What is asked
a. Which Debian release do the Raspberry Pi Desktop notes list as the tested environment?
b. Transcribe the passage of the Raspberry Pi Desktop notes between "2. GitHub - Flash" and "FLOZz' MISC [5].", inclusive.

Excerpted text
○ ○ ○ ○ ○
This document is a collection of notes that describe all the configuration optimizations we did during the everyday use of the Raspberry Pi Desktop 2.2 distribution when working on the D-ECU software development.


This document has been tested with the following environment:

  • Raspberry Pi Desktop OS (on an Intel x86 64 bit PC workstation):
sudo lsb_release -a
[sudo] password for valeriov: 
No LSB modules are available.
Distributor ID:	Debian
Description:	Debian GNU/Linux 9.3 (stretch)
Release:	9.3
Codename:	stretch
  • Raspberry Pi Desktop kernel version:
sudo uname -a
Linux Apple-iMac-RPi 4.9.0-5-amd64 #1 SMP Debian 4.9.65-3+deb9u2 (2018-01-04) x86_64 GNU/Linux
  • Raspberry Pi Desktop environment should be configured according to this document [1].


To write this document we referred to the following Internet shared resources:

  1. How to fix missing dirmngr - SLEEPLESSBESTIE'S NOTES [2].
  2. GitHub - Flash OS images to SD cards & USB drives, safely and easily [3].
  3. How to backup your Raspberry Pi SD card, or copy it to another (larger?) Raspberry Pi SD card - Tech Sparx [4].
  4. bash:tip_colors_and_formatting - FLOZz' MISC [5].


Fixing missing dirmngr

When the operating system is first installed, when trying to add a new repository key, it can happen that you receive the following message:

user@iaiaGi-wks-01:~ $ sudo apt-key adv --keyserver hkp:// --recv-keys 379CE192D401AB61
Executing: /tmp/apt-key-gpghome.ATNN3VSTHX/ --keyserver hkp:// --recv-keys 379CE192D401AB61
gpg: failed to start the dirmngr '/usr/bin/dirmngr': No such file or directory
gpg: connecting dirmngr at '/tmp/apt-key-gpghome.ATNN3VSTHX/S.dirmngr' failed: No such file or directory
gpg: keyserver receive failed: No dirmngr

and the new repository key is not loaded into the system. To fix this issue run the following command:

sudo apt-get install dirmngr --install-recommends

This command installs all the dirmngr recommended components, while the Raspberry Pi Desktop 2.2 distribution comes with a minimal installation of dirmngr.
○ ○ ○ ○ ○
Collected data

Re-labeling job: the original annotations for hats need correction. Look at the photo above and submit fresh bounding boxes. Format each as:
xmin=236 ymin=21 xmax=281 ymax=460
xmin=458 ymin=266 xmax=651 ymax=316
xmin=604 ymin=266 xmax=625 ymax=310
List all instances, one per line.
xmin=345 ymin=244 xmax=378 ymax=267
○ ○ ○ ○ ○
Results
a. Debian GNU/Linux 9.3 (stretch).

b.
2. GitHub - Flash OS images to SD cards & USB drives, safely and easily [3].
  3. How to backup your Raspberry Pi SD card, or copy it to another (larger?) Raspberry Pi SD card - Tech Sparx [4].
  4. bash:tip_colors_and_formatting - FLOZz' MISC [5].